Plans for the Boca Raton Innovation Campus at the former IBM site, west of Interstate 95 on the south side of Yamato Road, include 1,240 residential units, an entertainment venue, a hotel, grocery and more. Rendering provided
By Mary Hladky
CP Group’s ambitious plan to create a $1 billion live-work-play development that would attract major technology and life sciences companies to its Boca Raton Innovation Campus got a significant boost on Oct. 11 when the City Council approved zoning code changes that allow the company to re-envision the 124-acre site.
CP Group acquired the former IBM headquarters in 2018, rechristened it as BRIC, and has since spent about $100 million upgrading the iconic 1.7 million-square-foot building to meet current corporate expectations.
Now it wants to add 1,240 residential units, an entertainment venue, retail and restaurants, a hotel, grocery and more — uses that are not now allowed — to enhance BRIC’s appeal to companies and their employees who want live and recreate near where they work.
For the past two years, CP Group’s managing partner, Angelo Bianco, and his team have pressed city officials to move quickly so that Boca Raton does not lose out to other Florida cities that also are luring companies that are fleeing high-tax states.
“Tech companies are on the move now,” CP Group’s attorney Bonnie Miskel told the City Council in 2021. “I want to provide you with a sense of urgency.”
Bianco reinforced that point when speaking to the city’s Planning and Zoning Board in May.
“I know we need this for the future of Boca Raton,” he said. “If we don’t, we will continue to fall behind. It is an arms race in a sense, and we are losing.”
After a flurry of last-minute negotiations last month, the City Council unanimously approved a new kind of development called “enhanced mobility” that allows what BRIC wants to build, as well as fitness centers, bars and nightclubs, business and medical offices, child and adult care centers, museums, conference centers and schools.
Properties eligible for development as an EMD must be at least 100 acres. Residential density will be limited to a maximum of 10 units per acre and building height to 85 feet.

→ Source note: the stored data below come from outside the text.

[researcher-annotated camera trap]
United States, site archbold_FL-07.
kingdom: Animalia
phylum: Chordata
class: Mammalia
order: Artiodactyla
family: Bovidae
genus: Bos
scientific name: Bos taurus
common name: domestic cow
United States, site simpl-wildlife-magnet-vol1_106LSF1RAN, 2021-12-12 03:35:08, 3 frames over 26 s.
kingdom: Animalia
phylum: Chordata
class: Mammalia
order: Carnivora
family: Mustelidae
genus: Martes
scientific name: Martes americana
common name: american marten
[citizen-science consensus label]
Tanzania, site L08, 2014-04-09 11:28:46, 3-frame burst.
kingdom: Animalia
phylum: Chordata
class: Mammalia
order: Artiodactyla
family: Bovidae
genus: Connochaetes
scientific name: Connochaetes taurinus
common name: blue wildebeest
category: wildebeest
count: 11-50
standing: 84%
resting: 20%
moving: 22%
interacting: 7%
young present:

An EMD must be located within one-half mile of the Tri-Rail station that is south of Yamato Road and immediately east of BRIC. EMDs are to be designed to encourage the use of mass transit and bicycles so people living and working in one can largely forgo driving cars.
“This is an opportunity to create a real mixed-use district and take advantage of what is a landmark and milestone (IBM) building and still the largest single office building in all of South Florida,” Mayor Scott Singer said after the vote to create the EMD.
He also noted that BRIC now will be better able to attract new corporate tenants, while also offering retail and services to people who live near BRIC.
Council members Yvette Drucker and Fran Nachlas were pleased that the project will provide the city with additional housing. Asked by Nachlas if he would consider adding affordable housing units, Bianco nodded yes.
“It will allow us to change BRIC from an office-only project to a mixed-use project which is what you need to do today to add value to office space, as well as residential and retail,” Bianco said after the meeting.
While approval of the EMD is a milestone for CP Group, its development plans still need to go through the city approval process. That will begin with the group’s submission of a development master plan.
CP Group has already shown the City Council and Planning and Zoning Board renderings of the project, but those are conceptual plans. If the master plan is approved, Bianco said his team will complete the actual project design and will determine the sequence of the project’s phases.
If all goes smoothly, Bianco said construction would start in 2025.
The conceptual plans show the new buildings clustered around the existing office building. A “Main Street” with retail stores would be located on the north side of the site, south of Yamato Road.
The entertainment venue could be similar to Hard Rock Live in Hollywood. CP Group has said it would not compete with the Center for Arts and Innovation that is planned for Mizner Park.
CP Group’s plans for BRIC echo the Midtown development it proposed near the Town Center mall, an equally ambitious $1 billion live-work-play project that would have been located next to a new Tri-Rail station.
The City Council torpedoed that office, retail and residential development, prompting CP Group to file three ultimately unsuccessful lawsuits against the city. But the company quickly moved on, acquiring the IBM headquarters for about $179 million.
In another matter also intended to boost economic development in the employment-heavy section of the city that includes BRIC, the City Council unanimously approved changes for the Park at Broken Sound, formerly known as the Arvida Park of Commerce, which is north of BRIC.
Park at Broken Sound landowners have pushed for a zoning code change that would remove existing restrictions to the type of office uses allowed.
A much wider range of offices, including medical offices, will now be permitted. The change will create incentives for the construction of new office buildings or the expansion of existing buildings.